Instructions to follow> Copy each line of the data beneath in which the word "burst" appears.

Supplied records Start Marker

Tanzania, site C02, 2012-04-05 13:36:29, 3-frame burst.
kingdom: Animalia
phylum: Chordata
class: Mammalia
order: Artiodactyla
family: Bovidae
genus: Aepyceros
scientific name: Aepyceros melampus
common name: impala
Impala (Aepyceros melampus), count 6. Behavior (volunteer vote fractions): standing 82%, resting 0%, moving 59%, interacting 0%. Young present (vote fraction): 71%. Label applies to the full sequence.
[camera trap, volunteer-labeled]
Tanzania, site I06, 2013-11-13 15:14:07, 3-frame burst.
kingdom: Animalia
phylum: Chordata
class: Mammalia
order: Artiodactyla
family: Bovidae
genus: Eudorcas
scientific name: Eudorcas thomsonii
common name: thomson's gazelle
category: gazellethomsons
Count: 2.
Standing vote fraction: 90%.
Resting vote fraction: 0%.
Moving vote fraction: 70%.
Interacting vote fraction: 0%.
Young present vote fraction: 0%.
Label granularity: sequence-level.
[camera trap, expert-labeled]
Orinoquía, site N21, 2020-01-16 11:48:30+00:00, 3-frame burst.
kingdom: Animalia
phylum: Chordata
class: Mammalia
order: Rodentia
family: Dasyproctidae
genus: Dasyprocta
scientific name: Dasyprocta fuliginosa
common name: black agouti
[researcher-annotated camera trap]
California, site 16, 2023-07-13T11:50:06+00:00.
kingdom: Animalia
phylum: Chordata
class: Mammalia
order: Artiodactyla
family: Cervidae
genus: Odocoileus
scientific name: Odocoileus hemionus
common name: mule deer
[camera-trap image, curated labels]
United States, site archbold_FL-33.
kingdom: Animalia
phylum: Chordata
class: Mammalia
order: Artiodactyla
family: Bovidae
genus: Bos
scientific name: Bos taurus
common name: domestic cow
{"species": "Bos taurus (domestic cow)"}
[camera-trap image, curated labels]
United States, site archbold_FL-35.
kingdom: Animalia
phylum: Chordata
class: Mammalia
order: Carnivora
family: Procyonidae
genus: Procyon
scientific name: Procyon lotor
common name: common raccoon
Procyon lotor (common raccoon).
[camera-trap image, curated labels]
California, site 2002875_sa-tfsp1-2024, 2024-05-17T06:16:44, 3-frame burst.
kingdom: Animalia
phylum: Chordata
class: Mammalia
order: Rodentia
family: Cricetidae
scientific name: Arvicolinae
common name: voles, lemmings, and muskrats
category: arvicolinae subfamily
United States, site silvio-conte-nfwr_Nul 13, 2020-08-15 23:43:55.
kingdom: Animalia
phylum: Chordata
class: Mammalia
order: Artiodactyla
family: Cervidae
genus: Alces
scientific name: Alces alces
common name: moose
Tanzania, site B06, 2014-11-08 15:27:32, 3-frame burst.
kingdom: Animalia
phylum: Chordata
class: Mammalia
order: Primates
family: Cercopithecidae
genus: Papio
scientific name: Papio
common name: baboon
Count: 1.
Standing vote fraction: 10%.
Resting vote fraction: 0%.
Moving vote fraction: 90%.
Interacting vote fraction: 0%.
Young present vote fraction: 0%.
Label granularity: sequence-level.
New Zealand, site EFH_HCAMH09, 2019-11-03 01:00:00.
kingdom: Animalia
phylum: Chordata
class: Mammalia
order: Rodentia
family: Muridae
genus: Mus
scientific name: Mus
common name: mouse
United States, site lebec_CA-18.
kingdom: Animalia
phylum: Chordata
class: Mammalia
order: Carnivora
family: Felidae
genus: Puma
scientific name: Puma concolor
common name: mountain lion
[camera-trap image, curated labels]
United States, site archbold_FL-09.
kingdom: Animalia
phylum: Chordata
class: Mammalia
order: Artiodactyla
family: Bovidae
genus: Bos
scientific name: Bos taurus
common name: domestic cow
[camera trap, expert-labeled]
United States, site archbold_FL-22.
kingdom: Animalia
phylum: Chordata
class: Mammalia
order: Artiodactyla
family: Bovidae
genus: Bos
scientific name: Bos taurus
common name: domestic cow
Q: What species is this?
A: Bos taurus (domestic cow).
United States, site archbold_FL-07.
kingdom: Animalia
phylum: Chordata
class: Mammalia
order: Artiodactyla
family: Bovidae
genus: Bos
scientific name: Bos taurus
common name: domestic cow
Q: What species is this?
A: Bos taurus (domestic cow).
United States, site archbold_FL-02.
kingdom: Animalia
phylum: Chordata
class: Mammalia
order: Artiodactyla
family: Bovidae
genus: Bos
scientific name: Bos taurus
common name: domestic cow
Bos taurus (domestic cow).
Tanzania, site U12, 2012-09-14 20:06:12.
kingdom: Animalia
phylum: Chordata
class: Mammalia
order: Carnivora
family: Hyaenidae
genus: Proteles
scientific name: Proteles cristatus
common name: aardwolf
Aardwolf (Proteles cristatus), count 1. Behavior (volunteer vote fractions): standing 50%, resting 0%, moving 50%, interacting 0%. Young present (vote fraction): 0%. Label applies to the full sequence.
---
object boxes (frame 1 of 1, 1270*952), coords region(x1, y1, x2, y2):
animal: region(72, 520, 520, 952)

Supplied records End Marker

Task output>
Tanzania, site C02, 2012-04-05 13:36:29, 3-frame burst.
Tanzania, site I06, 2013-11-13 15:14:07, 3-frame burst.
Orinoquía, site N21, 2020-01-16 11:48:30+00:00, 3-frame burst.
California, site 2002875_sa-tfsp1-2024, 2024-05-17T06:16:44, 3-frame burst.
Tanzania, site B06, 2014-11-08 15:27:32, 3-frame burst.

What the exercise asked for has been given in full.